Here are the top ten ways of discovering if a man fancies you using superstition alone:

1. If he crosses your path wearing black (especially black pyjamas, underwear, a black condom or a darkish colour negligee)
2. If he ties knots in his handkerchief, or his trousers look like they’ve got a large knotted handkerchief down them.
3. If he walks under a ladder carrying a penny that he’s just picked up (it also shows that he knows how to balance evil with good if that’s your sort of thing)
4. If he has a foot like a rabbit or a rabbit like a foot long.

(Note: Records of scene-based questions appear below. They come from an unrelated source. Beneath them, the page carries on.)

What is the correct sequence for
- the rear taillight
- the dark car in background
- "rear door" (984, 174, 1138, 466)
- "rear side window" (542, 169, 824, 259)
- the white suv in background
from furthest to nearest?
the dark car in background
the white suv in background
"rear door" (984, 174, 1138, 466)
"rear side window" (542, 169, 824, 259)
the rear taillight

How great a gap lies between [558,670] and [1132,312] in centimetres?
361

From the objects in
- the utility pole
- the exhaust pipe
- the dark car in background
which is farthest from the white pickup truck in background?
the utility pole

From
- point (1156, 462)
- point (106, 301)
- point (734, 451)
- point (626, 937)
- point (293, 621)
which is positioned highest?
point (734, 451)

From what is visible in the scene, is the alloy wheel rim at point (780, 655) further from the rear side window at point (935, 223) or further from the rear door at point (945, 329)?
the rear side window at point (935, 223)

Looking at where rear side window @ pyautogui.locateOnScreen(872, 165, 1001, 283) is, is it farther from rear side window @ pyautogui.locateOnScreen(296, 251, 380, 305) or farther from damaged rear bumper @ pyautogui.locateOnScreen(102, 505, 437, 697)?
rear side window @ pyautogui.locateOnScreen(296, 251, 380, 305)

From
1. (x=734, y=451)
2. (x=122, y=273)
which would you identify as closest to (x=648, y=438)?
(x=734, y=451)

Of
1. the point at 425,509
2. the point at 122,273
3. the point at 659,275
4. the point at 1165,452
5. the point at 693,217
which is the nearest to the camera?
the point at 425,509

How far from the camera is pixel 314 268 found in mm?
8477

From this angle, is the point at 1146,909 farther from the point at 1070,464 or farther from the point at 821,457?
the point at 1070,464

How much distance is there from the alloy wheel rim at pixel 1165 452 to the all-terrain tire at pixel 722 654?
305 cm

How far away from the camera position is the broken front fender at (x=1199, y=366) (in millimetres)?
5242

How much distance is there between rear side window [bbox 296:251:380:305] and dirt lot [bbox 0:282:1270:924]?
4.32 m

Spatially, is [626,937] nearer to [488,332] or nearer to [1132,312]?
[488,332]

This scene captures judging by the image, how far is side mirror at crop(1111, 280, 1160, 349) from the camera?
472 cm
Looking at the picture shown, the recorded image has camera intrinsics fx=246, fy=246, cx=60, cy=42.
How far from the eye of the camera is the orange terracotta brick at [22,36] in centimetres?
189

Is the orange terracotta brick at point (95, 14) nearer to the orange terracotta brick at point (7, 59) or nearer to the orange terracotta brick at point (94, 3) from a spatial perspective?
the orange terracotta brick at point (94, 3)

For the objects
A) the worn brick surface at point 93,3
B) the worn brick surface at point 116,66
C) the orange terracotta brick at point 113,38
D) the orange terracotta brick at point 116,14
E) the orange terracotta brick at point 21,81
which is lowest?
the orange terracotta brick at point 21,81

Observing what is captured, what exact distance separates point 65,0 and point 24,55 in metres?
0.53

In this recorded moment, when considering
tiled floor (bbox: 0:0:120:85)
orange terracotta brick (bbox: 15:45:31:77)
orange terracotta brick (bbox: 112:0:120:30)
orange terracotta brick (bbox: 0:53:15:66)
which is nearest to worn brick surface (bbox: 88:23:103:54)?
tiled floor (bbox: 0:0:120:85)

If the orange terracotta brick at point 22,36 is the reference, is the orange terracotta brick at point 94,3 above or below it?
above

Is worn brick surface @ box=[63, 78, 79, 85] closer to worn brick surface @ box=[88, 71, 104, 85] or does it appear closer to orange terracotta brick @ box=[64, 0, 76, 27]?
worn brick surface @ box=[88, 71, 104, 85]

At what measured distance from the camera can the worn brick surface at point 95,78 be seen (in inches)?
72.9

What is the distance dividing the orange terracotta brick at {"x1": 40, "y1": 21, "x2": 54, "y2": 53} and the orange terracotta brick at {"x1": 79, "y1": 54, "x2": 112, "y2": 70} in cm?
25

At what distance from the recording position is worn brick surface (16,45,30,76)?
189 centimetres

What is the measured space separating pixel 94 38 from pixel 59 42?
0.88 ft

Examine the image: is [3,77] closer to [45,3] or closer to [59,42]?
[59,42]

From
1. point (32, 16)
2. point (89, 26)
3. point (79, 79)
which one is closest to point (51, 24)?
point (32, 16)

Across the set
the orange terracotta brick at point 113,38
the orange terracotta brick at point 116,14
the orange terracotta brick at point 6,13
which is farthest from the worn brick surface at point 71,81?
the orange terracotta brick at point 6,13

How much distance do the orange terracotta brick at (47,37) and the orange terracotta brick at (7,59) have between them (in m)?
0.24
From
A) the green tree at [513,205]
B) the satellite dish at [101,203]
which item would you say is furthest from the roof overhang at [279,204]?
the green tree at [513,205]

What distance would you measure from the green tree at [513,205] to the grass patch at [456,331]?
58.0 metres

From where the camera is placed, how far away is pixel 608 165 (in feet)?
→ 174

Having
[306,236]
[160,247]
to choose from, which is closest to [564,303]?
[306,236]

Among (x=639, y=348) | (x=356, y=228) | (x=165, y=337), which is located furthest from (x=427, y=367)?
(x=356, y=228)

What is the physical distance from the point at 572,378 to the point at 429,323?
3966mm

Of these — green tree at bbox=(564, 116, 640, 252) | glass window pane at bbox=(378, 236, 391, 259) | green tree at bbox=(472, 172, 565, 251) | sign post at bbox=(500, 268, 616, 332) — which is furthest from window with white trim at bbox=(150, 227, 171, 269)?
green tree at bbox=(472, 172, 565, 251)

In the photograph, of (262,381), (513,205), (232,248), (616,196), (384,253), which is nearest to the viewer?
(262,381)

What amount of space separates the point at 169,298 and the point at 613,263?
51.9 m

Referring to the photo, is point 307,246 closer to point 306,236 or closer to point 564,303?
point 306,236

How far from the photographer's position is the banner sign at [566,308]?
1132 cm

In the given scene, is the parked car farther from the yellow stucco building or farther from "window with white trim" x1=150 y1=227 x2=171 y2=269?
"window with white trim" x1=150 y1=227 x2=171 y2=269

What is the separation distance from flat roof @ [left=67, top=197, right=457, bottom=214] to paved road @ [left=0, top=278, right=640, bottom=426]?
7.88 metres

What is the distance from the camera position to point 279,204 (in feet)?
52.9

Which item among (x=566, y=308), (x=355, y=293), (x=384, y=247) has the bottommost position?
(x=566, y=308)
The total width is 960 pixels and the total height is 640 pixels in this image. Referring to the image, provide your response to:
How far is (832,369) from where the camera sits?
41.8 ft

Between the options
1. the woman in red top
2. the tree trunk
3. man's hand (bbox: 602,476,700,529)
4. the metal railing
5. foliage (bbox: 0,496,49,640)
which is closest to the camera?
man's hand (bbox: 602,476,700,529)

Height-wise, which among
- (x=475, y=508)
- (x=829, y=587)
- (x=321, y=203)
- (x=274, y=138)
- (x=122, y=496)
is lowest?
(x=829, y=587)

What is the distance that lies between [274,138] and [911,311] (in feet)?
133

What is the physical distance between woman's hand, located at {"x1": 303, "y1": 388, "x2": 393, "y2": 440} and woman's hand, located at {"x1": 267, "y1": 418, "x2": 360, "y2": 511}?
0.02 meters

5. If he is standing at the foot of a rainbow (a small warning here – leprechauns are infamously bad lovers)
6. If you see him shooting stars (again, a warning, if he is shooting very famous stars in a public place it really doesn’t bode well for a long-lasting relationship)
7. If he is 13
8. If he gets into the wrong, or even the right, side of your bed
9. If he itches your palm (or possible anywhere else)
10. If he breaks mirrors (of course you might not fancy him then)
11. If he knocks on wood (ok, wood fetishists may not be your cup of tea but at least he fancies something)
12. (my personal favourite) If he’s a chimney sweep and says ‘cor lurve, I really fancy you’ in a fake cockney accent.